Passage given:
──────────
Which case happens more often? That the distance between lines is doubled or that the line numbers are shifted 4 lines up? (My guess is it might depend on the amount of bars and timeframe being used, but in your experience, which happens more often?)

So what you are saying is that the rational trader, who shorted at 8/8, once the new frame is drawn, has a short entry at 4/8 and should add another lot at what used to be +2/8 which is now 6/8. Then wait for price to bounce back to 4/8 and exit for an octave profit at 4/8 as his entry has now moved up to 5/8 since he scaled in at 6/8. He should also take into consideration that price might go up to 8/8 or even +1/8 before bouncing back down to 4/8. So that means as many as 3 or 4 octaves against him. Where would it be wise to place a stop?

Or I guess that alternately, he could take a loss of 2 octaves at +2/8 and then wait and go short again once price reaches the new 8/8 (originally +4/8). Also taking into consideration the fact that Murrey has some percentages that indicate the probability of a reversal taking place after a move of a certain amount of octaves has taken place, but that is probably a whole new ball game.

Wow.. you've hit a nerve, Lmess.

It's what happened today and explains why I've got enough time to write and apply the "Those who can't do, teach" theory LOL

I'm what you call the eternal bear, and I got killed today, I just don't go long, and since it's a day for longs, I'm sitting on the sidelines licking my wounds now..

I was trading the 5 min interval (16 frame).

I took a short at 1281.25 which was until then the 8/8 line. When trading intraday, you should always be mindful of the bigger frames, but we'll come to that later (hopefully, if I haven't bored your socks off by then).

Anyway, short at 8/8.

To confirm that we're going down, you need a 2-line movement. If they hit 6/8, that's a confirmation. You don't mind if they went back up to 7/8 or even 8/8. Since they moved down 2 lines, then the movement would most likely continue down, at least to 4/8.

If I remember him correctly, Murrey says if you take a short at 8/8 and the price stalls there for like 10 candles, you start to pray

I think that's because the 10 candles would give time to a bigger frame to catch up.

Anyway, if it stalls at 8/8, you start to pray and start thinking it's not going to be a winning trade. You go into "manage" mode depending on your style - take a small loss, take a tiny profit or even reverse.

If it DOES turn out to be a winning trade, but only goes down ONE line, again, I'd start thinking about exiting.
──────────
(Source data)
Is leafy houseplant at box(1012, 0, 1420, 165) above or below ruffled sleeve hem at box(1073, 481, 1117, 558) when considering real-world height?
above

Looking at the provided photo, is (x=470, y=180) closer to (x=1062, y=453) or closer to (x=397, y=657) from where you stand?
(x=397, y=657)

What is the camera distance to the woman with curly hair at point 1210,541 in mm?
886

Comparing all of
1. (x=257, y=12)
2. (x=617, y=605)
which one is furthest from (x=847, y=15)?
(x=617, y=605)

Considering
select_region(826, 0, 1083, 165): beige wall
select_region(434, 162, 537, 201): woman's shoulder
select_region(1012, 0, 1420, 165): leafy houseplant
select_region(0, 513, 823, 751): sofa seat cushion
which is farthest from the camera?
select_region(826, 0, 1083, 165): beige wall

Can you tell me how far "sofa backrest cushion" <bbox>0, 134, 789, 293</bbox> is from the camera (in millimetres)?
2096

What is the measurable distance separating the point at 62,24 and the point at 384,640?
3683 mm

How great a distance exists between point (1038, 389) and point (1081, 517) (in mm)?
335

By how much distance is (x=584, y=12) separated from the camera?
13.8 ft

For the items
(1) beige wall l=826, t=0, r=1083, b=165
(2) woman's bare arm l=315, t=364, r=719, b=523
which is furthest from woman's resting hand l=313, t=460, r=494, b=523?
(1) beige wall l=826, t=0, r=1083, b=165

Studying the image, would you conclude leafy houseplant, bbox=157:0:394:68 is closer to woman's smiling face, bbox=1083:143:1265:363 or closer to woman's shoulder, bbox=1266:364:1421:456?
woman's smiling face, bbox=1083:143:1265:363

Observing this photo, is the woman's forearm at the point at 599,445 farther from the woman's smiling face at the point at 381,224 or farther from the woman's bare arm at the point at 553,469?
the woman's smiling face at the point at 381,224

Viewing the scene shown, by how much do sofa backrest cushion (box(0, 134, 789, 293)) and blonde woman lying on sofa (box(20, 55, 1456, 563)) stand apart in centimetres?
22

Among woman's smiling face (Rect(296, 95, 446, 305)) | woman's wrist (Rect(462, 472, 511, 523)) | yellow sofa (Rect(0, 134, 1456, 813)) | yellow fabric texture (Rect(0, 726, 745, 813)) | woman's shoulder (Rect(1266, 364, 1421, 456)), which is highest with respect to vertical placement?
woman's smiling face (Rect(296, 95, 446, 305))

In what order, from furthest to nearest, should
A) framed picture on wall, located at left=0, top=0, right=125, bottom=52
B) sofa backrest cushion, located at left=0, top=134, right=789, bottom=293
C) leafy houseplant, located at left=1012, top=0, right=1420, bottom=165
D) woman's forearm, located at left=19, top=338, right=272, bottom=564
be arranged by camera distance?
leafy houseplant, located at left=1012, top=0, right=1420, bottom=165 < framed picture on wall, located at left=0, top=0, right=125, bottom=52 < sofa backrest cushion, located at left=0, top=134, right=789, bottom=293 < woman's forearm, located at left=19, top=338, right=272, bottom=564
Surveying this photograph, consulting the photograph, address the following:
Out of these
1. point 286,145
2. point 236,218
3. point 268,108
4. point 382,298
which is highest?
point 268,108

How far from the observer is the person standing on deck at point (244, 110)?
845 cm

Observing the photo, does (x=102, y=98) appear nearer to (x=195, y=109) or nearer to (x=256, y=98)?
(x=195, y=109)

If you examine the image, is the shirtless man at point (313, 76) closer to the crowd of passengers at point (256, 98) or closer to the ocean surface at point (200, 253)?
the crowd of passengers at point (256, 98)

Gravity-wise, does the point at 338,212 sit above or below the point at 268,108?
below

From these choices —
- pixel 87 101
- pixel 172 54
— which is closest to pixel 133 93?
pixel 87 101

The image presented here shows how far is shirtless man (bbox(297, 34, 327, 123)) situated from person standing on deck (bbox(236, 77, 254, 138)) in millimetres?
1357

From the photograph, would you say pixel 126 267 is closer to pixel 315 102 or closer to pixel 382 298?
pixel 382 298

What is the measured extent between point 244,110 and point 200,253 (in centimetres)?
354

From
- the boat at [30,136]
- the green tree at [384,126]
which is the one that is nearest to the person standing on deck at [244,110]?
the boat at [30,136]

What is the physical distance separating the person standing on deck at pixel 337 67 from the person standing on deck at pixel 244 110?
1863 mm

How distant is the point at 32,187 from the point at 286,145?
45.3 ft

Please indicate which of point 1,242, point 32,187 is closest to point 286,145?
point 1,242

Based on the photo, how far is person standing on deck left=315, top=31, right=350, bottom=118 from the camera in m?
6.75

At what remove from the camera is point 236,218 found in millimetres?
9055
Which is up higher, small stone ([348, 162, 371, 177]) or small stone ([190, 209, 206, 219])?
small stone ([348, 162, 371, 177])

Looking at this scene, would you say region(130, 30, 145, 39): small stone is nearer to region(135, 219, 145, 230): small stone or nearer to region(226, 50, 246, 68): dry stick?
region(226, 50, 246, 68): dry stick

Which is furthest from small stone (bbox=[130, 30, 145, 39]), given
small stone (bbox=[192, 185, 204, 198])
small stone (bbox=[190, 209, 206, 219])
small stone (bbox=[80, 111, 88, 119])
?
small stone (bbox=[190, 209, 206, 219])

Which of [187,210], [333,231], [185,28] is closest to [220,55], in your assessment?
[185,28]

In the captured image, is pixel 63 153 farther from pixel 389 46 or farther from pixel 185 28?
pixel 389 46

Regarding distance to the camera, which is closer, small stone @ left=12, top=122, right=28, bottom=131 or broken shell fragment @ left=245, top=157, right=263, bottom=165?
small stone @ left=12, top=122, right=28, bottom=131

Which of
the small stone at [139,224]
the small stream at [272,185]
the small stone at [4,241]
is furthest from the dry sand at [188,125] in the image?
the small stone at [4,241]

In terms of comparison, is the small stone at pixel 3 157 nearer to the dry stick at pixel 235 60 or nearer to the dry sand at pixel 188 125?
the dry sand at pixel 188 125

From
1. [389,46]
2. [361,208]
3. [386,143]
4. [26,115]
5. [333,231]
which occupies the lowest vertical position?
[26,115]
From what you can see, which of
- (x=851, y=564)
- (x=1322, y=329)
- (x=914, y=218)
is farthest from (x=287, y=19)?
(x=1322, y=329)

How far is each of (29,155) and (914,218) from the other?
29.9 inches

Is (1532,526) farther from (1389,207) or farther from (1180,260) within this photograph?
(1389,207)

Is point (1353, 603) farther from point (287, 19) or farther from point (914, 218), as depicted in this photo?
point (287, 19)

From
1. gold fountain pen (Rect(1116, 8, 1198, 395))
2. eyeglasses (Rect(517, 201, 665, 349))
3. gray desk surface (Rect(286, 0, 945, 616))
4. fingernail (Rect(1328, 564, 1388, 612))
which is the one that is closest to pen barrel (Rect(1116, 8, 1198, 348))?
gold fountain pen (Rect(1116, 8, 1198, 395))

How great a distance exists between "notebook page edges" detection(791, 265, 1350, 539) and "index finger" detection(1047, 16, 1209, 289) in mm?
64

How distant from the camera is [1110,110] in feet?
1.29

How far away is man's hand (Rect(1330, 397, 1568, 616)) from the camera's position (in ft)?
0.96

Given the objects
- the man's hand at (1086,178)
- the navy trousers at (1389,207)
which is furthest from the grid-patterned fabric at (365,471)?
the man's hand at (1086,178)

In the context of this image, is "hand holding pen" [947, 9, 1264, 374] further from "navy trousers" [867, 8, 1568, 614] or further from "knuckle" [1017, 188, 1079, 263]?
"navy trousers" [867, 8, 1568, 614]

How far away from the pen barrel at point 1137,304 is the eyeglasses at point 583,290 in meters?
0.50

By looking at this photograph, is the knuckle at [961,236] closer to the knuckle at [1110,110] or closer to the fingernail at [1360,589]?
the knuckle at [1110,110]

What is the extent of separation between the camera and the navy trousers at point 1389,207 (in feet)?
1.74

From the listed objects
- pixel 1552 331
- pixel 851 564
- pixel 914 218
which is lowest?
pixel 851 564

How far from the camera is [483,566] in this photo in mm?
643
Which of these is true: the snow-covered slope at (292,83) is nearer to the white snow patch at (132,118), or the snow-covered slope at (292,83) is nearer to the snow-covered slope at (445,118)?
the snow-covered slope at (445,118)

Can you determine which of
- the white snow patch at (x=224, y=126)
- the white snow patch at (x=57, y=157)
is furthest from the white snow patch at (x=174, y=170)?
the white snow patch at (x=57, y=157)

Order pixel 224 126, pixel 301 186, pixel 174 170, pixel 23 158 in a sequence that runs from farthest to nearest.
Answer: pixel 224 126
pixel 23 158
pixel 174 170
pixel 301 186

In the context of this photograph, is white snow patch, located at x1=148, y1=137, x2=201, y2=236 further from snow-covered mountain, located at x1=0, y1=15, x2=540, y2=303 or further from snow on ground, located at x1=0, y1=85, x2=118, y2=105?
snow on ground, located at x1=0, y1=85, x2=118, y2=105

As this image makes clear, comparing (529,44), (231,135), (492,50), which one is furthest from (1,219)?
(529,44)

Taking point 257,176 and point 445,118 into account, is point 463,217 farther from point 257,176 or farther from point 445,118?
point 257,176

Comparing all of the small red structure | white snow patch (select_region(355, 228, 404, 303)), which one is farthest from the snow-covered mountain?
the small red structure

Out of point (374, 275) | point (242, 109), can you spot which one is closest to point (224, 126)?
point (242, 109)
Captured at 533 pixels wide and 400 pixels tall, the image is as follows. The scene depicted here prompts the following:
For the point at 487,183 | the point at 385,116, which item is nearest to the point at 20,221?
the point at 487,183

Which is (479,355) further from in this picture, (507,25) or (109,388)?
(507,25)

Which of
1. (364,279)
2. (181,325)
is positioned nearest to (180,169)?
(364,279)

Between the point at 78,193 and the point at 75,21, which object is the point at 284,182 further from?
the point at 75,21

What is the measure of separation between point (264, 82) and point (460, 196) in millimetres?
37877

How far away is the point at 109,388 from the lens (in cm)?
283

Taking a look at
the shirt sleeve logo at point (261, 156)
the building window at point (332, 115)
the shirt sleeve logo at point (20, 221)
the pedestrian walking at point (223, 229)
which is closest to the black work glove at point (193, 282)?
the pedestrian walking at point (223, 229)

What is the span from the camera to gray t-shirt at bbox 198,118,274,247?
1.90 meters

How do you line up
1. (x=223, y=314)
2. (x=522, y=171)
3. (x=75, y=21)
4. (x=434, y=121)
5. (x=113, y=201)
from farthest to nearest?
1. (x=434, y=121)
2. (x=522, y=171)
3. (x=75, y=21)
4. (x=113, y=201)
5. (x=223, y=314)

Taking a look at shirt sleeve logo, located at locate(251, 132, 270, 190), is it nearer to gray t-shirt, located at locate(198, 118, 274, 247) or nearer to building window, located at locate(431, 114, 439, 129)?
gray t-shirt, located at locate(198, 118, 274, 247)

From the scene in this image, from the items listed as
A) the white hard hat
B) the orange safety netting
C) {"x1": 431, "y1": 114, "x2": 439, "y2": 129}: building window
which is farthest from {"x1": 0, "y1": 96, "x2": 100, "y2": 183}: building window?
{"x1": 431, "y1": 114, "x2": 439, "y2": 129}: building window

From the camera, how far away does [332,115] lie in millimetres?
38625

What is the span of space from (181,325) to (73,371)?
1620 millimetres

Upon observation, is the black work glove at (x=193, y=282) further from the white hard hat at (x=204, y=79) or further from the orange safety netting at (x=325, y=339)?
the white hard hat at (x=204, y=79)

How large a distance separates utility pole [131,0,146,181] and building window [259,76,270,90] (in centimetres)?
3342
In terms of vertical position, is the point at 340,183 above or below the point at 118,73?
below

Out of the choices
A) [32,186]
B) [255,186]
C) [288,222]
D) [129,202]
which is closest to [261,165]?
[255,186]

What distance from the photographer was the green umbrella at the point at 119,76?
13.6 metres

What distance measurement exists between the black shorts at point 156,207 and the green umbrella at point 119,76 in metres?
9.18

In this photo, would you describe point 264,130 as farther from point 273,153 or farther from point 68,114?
──────────
Set task 1:
Answer these questions about the trading passage:
(a) What interval was the writer trading?
(b) At what price did the writer take a short?
(c) What movement is needed to confirm that price is going down?
Set task 2:
Please reproduce everything in the trading passage from "Or I guess that" down to "my wounds now..", changing "octaves" to "lines".
Set task 3:
Turn the paragraph of the trading passage that begins "To confirm that we're going down" into a short list that keeps its main facts.
Rely on the trading passage alone.

Complete answer 1:
(a) The 5 min interval (16 frame).
(b) 1281.25, which had been the 8/8 line.
(c) A 2-line movement. Hitting 6/8 is a confirmation.

Complete answer 2:
Or I guess that alternately, he could take a loss of 2 lines at +2/8 and then wait and go short again once price reaches the new 8/8 (originally +4/8). Also taking into consideration the fact that Murrey has some percentages that indicate the probability of a reversal taking place after a move of a certain amount of lines has taken place, but that is probably a whole new ball game.

Wow.. you've hit a nerve, Lmess.

It's what happened today and explains why I've got enough time to write and apply the "Those who can't do, teach" theory LOL

I'm what you call the eternal bear, and I got killed today, I just don't go long, and since it's a day for longs, I'm sitting on the sidelines licking my wounds now..

Complete answer 3:
- A 2-line movement confirms that price is going down. Hitting 6/8 is a confirmation.
- It doesn't matter if price then goes back up to 7/8 or even 8/8.
- After a 2-line drop, the movement would most likely continue down, at least to 4/8.